Keyword: Coriolis Effect


I may be on Daily Kos Radio in a few hours. This video and post may end up helping out. Here’s the latest info on Isaac from the NWS and WeatherUnderground.

Hurricanes are nature’s engines. They convert heat into wind. At the heart of every nascent hurricane is a thunderstorm. These storms form when a big hunk of warm, moisture laden air over a warm hunk of ocean rises like warm air does. Temperature drops with altitude, roughly two or three degrees every thousand feet or so, which means the warm, moist air cools as it rises, it gets high enough and cold enough that the dew point is reached and water droplets form. Some of these droplets collect and fall as rain, others are caught in rising air currents and go higher and freeze before they fall.

Scientists believe a separation of static charge into positive and negative builds up when the frozen droplets zip down through the frozen mist on the way to the ground, kind of like rubbing your socks on carpet. Sometimes a connection is made between the building electric potentials in air and on ground, causing a spark and a crack, lightning. The faster the air rises in the center, the more air from all around the surface of the water rushes in to fill the void. That air gets heated and absorbs water, it too eventually rises, and the storm grows. In a mature thunderstorm, the rising air stops when it hits the stratosphere and flattens out, like smoke hitting a ceiling. This is how a thunderstorm gets its characteristic look and sound.

Category 5 Hurricane Isabel in 2003 as seen from orbit during Expedition 7 of the International Space Station. The eye, eyewall and surrounding rainbands that are characteristics of tropical cyclones are clearly visible in this view from space.

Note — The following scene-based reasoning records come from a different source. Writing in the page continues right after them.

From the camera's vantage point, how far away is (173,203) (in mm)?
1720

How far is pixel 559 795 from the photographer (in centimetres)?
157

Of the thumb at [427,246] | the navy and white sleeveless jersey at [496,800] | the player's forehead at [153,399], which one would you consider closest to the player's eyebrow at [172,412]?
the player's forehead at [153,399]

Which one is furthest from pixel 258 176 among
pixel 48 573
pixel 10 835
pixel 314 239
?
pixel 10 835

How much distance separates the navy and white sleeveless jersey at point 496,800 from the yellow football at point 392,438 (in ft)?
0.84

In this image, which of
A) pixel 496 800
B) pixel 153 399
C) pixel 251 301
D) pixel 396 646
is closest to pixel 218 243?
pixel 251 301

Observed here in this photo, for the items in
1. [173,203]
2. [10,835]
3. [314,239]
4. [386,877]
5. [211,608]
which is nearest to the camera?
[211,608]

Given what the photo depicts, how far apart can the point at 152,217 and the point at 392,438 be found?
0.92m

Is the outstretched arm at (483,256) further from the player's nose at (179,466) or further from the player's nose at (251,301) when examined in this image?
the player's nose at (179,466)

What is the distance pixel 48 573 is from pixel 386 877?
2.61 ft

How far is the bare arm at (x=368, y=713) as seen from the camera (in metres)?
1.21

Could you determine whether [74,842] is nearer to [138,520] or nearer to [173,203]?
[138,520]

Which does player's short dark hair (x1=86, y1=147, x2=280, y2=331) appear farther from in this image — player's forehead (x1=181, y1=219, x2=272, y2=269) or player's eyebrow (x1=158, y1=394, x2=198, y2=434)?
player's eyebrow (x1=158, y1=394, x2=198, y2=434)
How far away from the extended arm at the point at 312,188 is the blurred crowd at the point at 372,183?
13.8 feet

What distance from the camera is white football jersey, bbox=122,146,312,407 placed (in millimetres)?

If this all happened on an infinite flat plane, that would be the end of it. But the earth is not a flat plane, it’s a spinning sphere. Like the video shows, objects moving from the north or south will veer to the west or east. That includes air, so the center of the storm is spun counterclockwise in the northern hemisphere. The dynamics are reversed south of the equator. Now the system is a big, soggy, slowly spinning complex of smaller pieces of the thunderstorm called a tropical depression. But if the air and water at the center are warm enough, the cycle of rising air will continue, more and more air will rise, so more will rush in from all sides, and the storm will spin faster and faster. When they reach 39 MPH, it’s called a tropical storm and given a name. If sustained surface winds exceed 73 MPH the storm becomes a category 1 hurricane on the Saffir-Simpson Hurricane Scale.

Comments

  1. Gvlgeologist, FCD says

    One thing left out of the above discussion is that as water condenses from vapor into liquid, it releases heat energy (the Head of Vaporization, 540 cal/gram) into the atmosphere, keeping the rising air warmer than the surrounding air. This means that the rising air stays warmer and less dense than the surrounding air, keeping it rising. As it continues to rise, it again cools, condensing more water, and keeping the positive feedback going.

    This is why both hurricanes and thunderstorms rise to such great heights and are both so powerful, because as long as there is water vapor in the atmosphere, it will continue to condense and cause the air to be warmer than the surrounding air.

    The formal terms are that the wet adiabatic lapse rates are lower than the dry adiabatic lapse rates.